If it is an unknown truth that p, it is an unknowable truth that it is an unknown truth that p (cf F. B. Fitch, 'A logical analysis of some value concepts', The Journal of Symbolic Logic 28, 1963, pp. 135-42, at p. 138). It follows, by classical logic, that if all truths are knowable then all truths are known. This hardish fact makes life difficult for the verificationist who wishes to assert that all truths are knowable, but to deny that all truths are known. He might try rejecting classical logic (cf. my 'Intuitionism disproved?', ANALYSIS 42.4, October, 1982, pp. 203-7). Dorothy Edgington has recently suggested a different way out (cf. 'The paradox of knowability', Mind 94, 1985, pp. 557-68). She admits that there are unknowable truths in the sense of Fitch's argument, but interestingly revises the verificationist principle, to give it this form: if, in a situation s, it is a truth that p, then there is a possible situation s' in which it is known that, in s, p.
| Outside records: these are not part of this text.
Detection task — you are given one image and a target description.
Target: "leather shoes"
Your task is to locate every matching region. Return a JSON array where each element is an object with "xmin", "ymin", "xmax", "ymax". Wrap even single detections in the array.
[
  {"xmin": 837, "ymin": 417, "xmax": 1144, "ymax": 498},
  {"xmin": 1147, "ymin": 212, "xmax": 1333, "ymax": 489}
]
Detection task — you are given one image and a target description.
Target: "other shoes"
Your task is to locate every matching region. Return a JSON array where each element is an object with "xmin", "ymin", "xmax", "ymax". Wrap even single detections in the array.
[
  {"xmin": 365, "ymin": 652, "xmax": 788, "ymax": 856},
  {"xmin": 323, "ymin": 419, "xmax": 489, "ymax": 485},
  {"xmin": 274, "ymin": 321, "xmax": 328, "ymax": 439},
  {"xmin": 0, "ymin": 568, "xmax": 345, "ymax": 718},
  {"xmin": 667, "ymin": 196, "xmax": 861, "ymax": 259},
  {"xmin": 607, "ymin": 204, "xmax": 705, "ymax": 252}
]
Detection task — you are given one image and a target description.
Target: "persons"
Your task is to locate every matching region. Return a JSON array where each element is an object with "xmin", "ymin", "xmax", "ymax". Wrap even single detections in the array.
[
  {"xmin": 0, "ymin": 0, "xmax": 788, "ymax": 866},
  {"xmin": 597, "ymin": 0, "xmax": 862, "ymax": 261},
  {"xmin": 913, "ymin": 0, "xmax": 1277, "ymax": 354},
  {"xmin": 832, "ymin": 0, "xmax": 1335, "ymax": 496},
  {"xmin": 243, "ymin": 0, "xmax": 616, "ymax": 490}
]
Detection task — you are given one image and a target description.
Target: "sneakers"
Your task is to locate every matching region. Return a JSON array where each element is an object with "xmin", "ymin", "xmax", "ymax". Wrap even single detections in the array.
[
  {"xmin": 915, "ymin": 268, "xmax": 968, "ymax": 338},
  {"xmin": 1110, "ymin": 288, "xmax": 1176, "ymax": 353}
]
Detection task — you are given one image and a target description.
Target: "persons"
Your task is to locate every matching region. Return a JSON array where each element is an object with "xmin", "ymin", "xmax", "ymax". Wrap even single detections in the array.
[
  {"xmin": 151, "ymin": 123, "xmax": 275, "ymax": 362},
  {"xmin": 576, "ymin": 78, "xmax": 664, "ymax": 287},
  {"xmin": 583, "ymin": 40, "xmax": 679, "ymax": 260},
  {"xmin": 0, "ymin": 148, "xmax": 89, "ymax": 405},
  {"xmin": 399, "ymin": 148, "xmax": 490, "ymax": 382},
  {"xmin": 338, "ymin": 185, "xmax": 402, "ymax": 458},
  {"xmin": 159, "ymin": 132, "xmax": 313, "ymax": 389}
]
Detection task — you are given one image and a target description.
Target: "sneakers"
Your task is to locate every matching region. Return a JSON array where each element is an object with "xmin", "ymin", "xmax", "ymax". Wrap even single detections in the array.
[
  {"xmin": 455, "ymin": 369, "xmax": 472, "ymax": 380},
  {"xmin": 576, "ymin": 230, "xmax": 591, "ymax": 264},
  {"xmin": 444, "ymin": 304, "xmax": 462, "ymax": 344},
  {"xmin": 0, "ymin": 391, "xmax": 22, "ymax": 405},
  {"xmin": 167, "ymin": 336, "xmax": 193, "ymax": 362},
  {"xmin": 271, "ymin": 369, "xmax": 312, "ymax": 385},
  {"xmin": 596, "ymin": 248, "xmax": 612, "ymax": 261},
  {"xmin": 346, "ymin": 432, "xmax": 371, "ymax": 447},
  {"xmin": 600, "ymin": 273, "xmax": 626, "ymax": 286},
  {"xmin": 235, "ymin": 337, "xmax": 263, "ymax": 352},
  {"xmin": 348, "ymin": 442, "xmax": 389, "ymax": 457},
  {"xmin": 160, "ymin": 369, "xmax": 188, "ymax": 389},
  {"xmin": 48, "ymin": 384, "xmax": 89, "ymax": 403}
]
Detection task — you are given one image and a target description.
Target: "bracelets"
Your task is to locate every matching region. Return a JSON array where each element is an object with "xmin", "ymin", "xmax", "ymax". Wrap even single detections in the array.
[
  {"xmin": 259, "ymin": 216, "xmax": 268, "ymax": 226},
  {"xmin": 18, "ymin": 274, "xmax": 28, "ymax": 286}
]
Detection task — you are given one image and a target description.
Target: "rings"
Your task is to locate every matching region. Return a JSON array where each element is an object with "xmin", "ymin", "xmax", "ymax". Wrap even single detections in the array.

Although the truth (for some values of '/?') that, in s, it is an unknown truth that p cannot be known in s, it might be known in some possible situation other than s. I have argued elsewhere that this account faces difficulties of principle in explaining how the knower in s' can pick out the situations in thought with adequate specificity (cf. 'On the paradox of knowability', Mind forthcoming). I waive those objections here, to examine Edgington's application of her principle to a particular case of knowledge in one situation that something is an unknown truth in another. I shall argue that her account does not generalize to the full range of cases which it needs to cover.